Figure 3. PFC-dependent visTRN modulation suggests PFC-TRN functional coupling is required for visual gain control

(a) Intersectional tagging of visTRN based on connectivity and genetic identity. Inset: Maximum projection of ten 1μm confocal images. Cells were labeled with ChR2-EYFP and stained with anti-GFP. (b) Raster of two visTRN neurons triggered on task initiation. Note the reduction of firing rate between the first trigger (trial initiation) and second one (stimulus presentation) during the ‘attend to vision’ condition, but the opposite during ‘attend to audition’ condition. Fading gray boxes denote the jitter of the anticipatory period. (c) Group analysis of b, showing a scatter plot of 138 visTRN neurons (n = 4 animals, p < 0.005, Wilcoxon rank-sum test performed over all cells). Orange crosshair indicates mean ± 95% confidence interval. (d) PFC activity was disrupted during stimulus anticipation to examine impact on visTRN activity. (e) PFC disruption diminished visTRN attentional modulation. (f–g) Behavioral performance is causally dependent on visTRN attentional modulation. (f) Optogenetic activation of retrogradely tagged visTRN neurons resulted in preferential diminishing of visual trials (mean ± s.e.m., n = 12 sessions from 3 mice, * p < 0.05, ** p < 0.01, *** p < 0.001, Wilcoxon rank-sum Test), consistent with this manipulation lowering visual gain. (g) In contrast, optogenetic inhibition of visTRN preferentially diminished auditory trials, consistent with inappropriate visual gain increase (n = 12 sessions from 3 mice).

Figure 4. Direct evidence for visual thalamic gain modulation in divided attention

(a) Cartoon depiction of multi-electrode targeting of LGN in freely behaving mice. (b) Example of differential modulation of a single LGN cell spiking under the two anticipatory task conditions. Note that contralateral eye stimulation (with respect to recording electrodes) resulted in more robust visual drive. More importantly, the cell discharged more spikes during anticipation and presentation when attention was directed towards vision. (c–d) Group analysis of phenomenon in b (n = 161 cells, 4 mice, Wilcoxon rank-sum test). (e) Enhanced visual responses were similarly observed at the level of visual evoked potentials (top left, example VEP; bottom left, cumulative distribution of VEP amplitudes, showing higher values for ‘attend to vision’ trials (p < 0.01, KS test). Right, average VEP from 4 mice (684 visual and 633 auditory trials from 29 sessions), shaded errors are 95% confidence intervals.

Figure 5. Measuring bulk intracellular [Cl⁻] in vivo shows dynamic changes in LGN inhibition during behavior

(a) Possible mechanisms for LGN firing rate modulation; extra-reticular inputs can change activity by presynaptic inhibition of feedforward excitation while visTRN inhibits LGN directly. (b) FRET photometry setup and schematic of CFP-to-YFP FRET. (c) Cloning of the FRET-based Cl⁻ indicator superclomeleon into an AAV followed by in vivo expression in the LGN. (d) Pharmacological confirmation of the technical feasibility of superclomeleon FRET for GABAa mediated increase in intracellular [Cl⁻] by injection of the GABAa agonist THIP. Note that the YFP control mice did not show similar signals (n = 3 mice per condition, shaded errors are 95% confidence intervals). (e) Mice showed visual-evoked superclomeleon FRET responses that are stronger for the contralateral eye, as would be predicted (n = 3 mice, p < 0.05, Wilcoxon Rank-sum Test).

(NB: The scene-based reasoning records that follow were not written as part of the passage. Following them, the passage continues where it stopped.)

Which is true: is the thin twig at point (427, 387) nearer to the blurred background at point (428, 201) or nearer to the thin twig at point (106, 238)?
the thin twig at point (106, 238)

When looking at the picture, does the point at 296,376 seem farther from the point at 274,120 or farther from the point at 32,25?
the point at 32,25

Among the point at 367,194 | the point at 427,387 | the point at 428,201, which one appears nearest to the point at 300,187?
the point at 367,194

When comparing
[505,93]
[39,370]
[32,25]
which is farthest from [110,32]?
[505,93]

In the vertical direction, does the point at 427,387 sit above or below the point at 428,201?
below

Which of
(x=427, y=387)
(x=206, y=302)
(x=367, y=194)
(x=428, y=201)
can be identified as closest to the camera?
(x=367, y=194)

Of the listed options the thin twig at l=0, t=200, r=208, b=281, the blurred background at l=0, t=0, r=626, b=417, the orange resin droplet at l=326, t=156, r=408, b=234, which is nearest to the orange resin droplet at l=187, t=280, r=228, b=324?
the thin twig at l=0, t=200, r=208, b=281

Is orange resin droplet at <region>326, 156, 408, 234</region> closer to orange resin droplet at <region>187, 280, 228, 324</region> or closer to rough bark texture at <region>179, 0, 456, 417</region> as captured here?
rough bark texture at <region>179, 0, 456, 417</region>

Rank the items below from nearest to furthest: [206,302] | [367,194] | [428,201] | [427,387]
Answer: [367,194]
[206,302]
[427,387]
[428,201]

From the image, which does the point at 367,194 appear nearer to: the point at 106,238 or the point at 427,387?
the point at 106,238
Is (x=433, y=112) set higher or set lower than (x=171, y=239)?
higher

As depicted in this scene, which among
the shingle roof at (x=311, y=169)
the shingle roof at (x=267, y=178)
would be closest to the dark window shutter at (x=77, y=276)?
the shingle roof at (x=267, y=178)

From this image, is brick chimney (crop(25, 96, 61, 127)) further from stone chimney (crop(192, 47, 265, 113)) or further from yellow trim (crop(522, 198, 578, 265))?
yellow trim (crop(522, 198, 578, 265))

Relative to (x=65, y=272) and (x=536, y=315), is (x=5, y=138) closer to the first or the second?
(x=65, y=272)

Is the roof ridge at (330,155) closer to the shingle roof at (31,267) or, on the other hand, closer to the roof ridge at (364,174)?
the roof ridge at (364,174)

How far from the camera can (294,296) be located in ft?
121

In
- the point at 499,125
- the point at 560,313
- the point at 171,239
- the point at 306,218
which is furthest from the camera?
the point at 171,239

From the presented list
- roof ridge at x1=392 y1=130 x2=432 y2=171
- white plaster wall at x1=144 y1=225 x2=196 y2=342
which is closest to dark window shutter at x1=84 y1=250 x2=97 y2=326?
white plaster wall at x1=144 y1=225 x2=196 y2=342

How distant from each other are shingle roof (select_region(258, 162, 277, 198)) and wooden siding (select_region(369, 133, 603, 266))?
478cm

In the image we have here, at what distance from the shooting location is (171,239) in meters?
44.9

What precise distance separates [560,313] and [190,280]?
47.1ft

Yellow bars mark the display of the light stimuli. (f) Left Cartoon depiction of photometry in the cross-modal task, where the visual stimulus was signaled through a head-mounted LED as in Fig. 4 (see Supplementary Video 1 for illustration). Middle Differential visual-evoked [Cl⁻] LGN responses in relation to the modality anticipated (363 visual and 274 auditory correct trials from 6 mice). Shaded errors are 95% confidence intervals. Note that ‘attend to audition’ trials showed an earlier increase in [Cl⁻] (decreased superclomeleon FRET) and the separation between the two traces started prior to stimulus onset, consistent with differential anticipatory changes of visTRN activity. Right Optogenetic TRN inactivation eliminates this differential response (101 visual and 82 auditory correct trials from 3 mice).